|Released:||November 11th, 1999|
Many voices in the Intermountain West have been unheard for decades. They include the voices of American Indian students, whose education has served primarily to assimilate them into the world beyond the reservation. Native American children have been removed from their families, stripped of their language and culture, and forced to adopt the ways of the dominant Euro-Western society. The results have been devastating, with a drop out rate which has been as high as 90 percent.
In Walking in Two Worlds: Issues in American Indian Education, KUED-Channel 7 travels to Montana, Idaho, and Utah to tackle the complexities of Native American education while exploring possibilities for change. Produced by KUED's Kristy Campbell, the program was originally created for Culture and School Success, a University of Utah education course. The program features music by Nino Reyos.
Rather than shying away from the problems, Walking in Two Worlds takes a candid look at flaws in the Native American education system of the past. "I wasn't prepared for the painful stories about the Indian schools that existed only decades ago," says Campbell. "But I realized that people generously shared their personal stories with us in the hopes that America's schools will improve and the experiences of their children will be better than their own."

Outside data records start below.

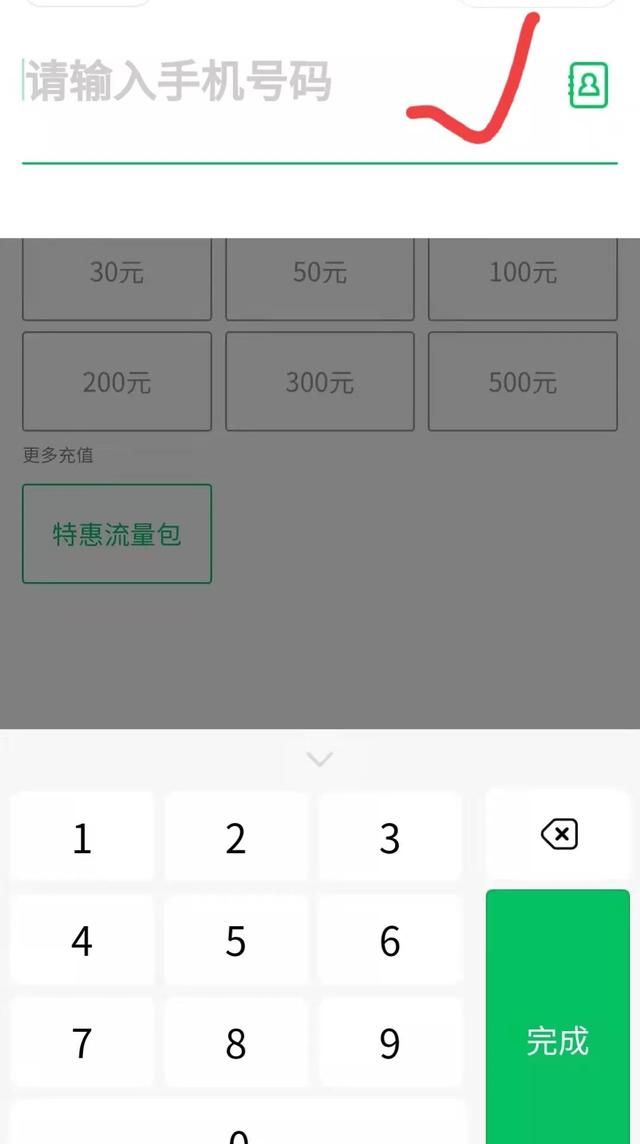 微信怎么给老年机充话费,老年人微信怎么充话费图3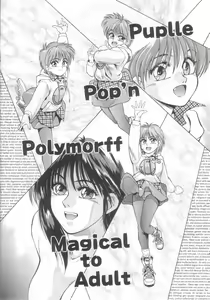 Page 32 of Mahou no Shiho-chan 2 - preview thumbnail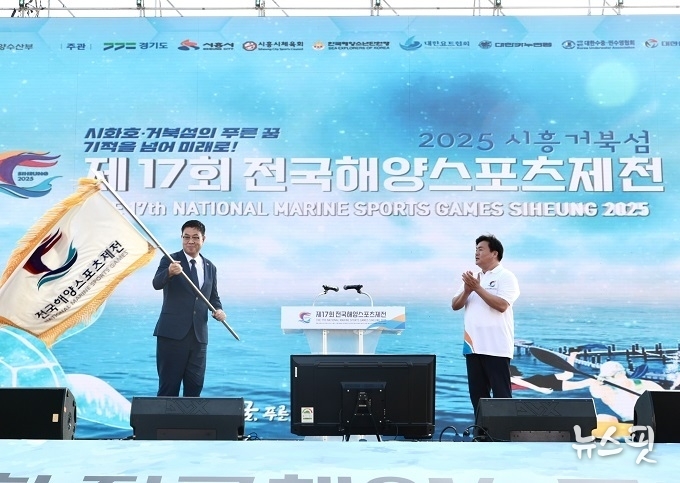 제18회 전국해양스포츠제전 개최지로 선정된 경남 거제시의 민기식 부시장(왼쪽)이 임병택 시장으로부터 대회기를 전달받았다.(시흥시 제공)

The program highlights six successful educational programs in the Intermountain West, such as Monument Valley High School on the Navajo reservation. There, students learn math concepts and computer principals while creating Navajo rug designs using a computer programming language. Tribal elders then reinforce the Navajo culture as they teach the children to weave their own patterns.
"Walking in Two Worlds shows how students can balance their two worlds when they're equipped with skills necessary to be contributing members of American society while still retaining their rich culture and heritage," says Campbell.
In order for students to graduate from the Two Eagle River High School on the Flathead Reservation in Pablo, Montana, they must learn their native Salish language. At the tribally run Salish-Kootenai College in Northern Montana, students learn valuable skills that allow them to continue their graduate-level education at mainstream universities. They often return to their tribal homes to become instruments of change and inspiration.
"The program demonstrates the power of the television medium by not only promoting cultural pluralism in the classroom, but in the community as well," says Campbell. "I wanted to portray the American Indian experience in an honest and insightful manner."